Looking at David, I was shocked with how angry he was. His hands had been so gentle. Somehow I managed a smile. “Yes.” Edden was standing over Ayer. The man was facedown, his gun kicked away and his hands on the back of his head as Edden recited the Miranda. “How many people did you bring with you?” I asked, hearing noise in the background that couldn’t be good. “It will take many singularities to end his dream.”

Aghast, I put a hand to my mouth.

David straightened, exchanging a nervous glance with Annie standing guard over the Ayer. “Thanks for your help. I’m sorry, but we’re going to have to cuff you.”

“Use mine,” Edden said, reaching behind himself for his cuffs.

“Look out!” I shouted, falling back into the chair as Ayer lurched from the floor, grabbing Annie and yanking her to his chest.

“Resignation accepted,” he snarled, and my heart sank at the sudden twist and snap of her neck.

“No!” David shouted as he dove for Annie, now falling as Ayer ran for his weapon.
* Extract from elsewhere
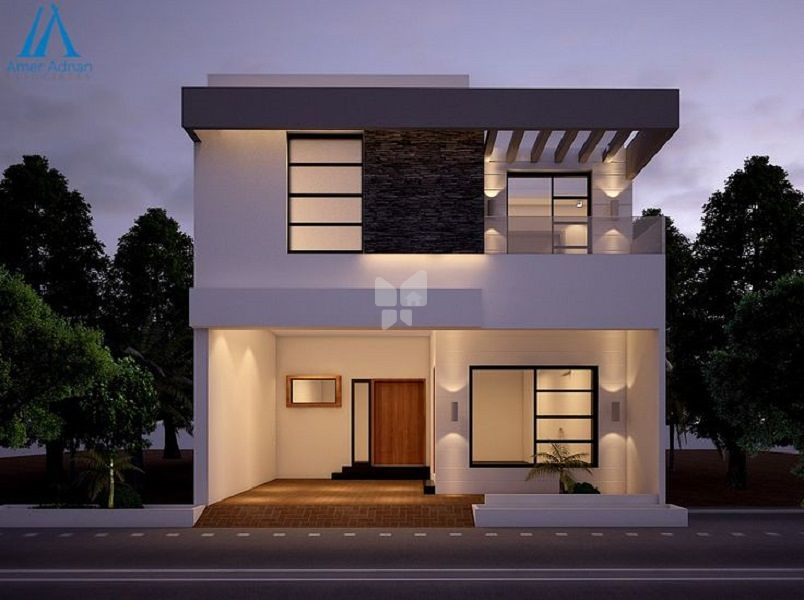 White House Vishal Avenue - Project Images
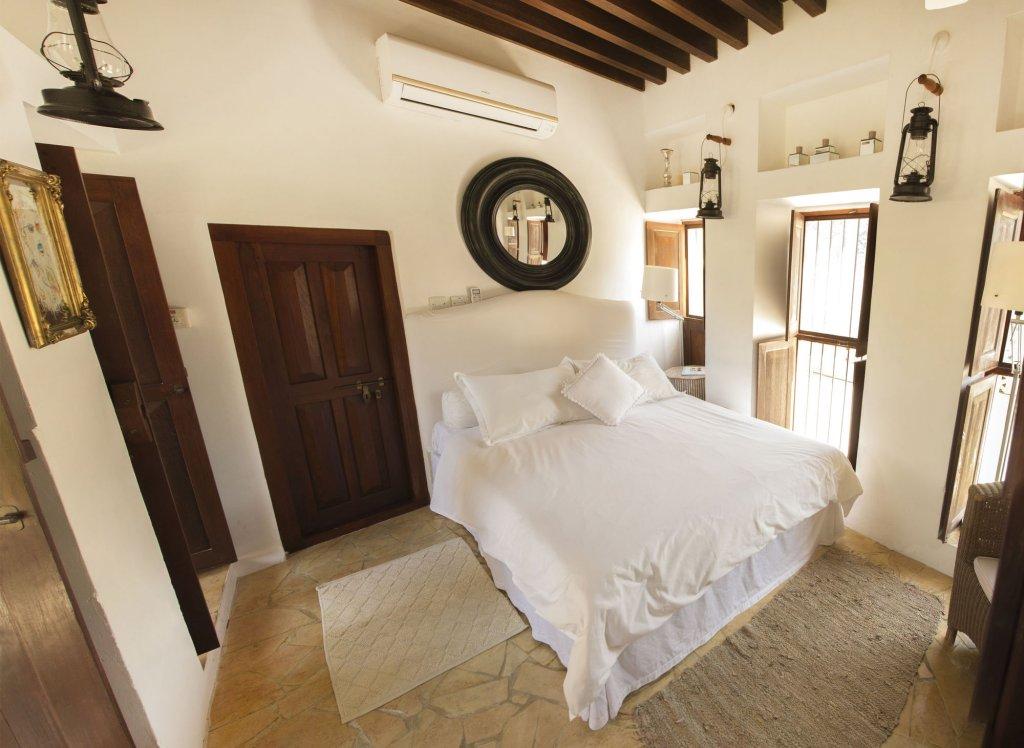 Xva Art Hotel Image 1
She was dead dead, the second death. I couldn’t tell you how I knew, but the energy from her mind was suddenly not there. I hadn’t even realized I could sense it until it was gone.

She shouldn’t have trusted the singular, the mystics thought, most of them siding against me. Many outweigh the one, they scolded me. You will become and do as the majority say.

I’d had enough. Give me that! I shouted in my mind, taking control of the wild magic still spinning through me. “Rhombus!” I screamed as Ayer’s stretching finger touched his gun and pulled it to him as he spun to aim it at me.

My bubble rose up, dismaying the mystics until they realized they could go through it with impunity. Their delight quickly turned to thoughts of outrage as Ayer sprayed us with a hail of bullets, all of them harmlessly bouncing off.

“No, wait!” I cried, reaching out as they turned their thoughts to gleefully dealing out death. Not so much! I protested as they spun control of the wild magic away from me and a blast of white-hot wild magic exploded from my fingertips.

“Stop!” I cried out, knowing it was his death, but Ayer had leaped out of the way. Magic hit the wall and passed through, effortlessly dissolving the matter. Glowing, the leftover energy fell in on itself and vanished with a hiss. Crap on toast, I’d made a hole in the wall.

Edden stared at the new four-foot hole before turning to me. David looked up from Annie to Ayer, more anger in him. “You killed her!” he exclaimed, furious. “Twice!”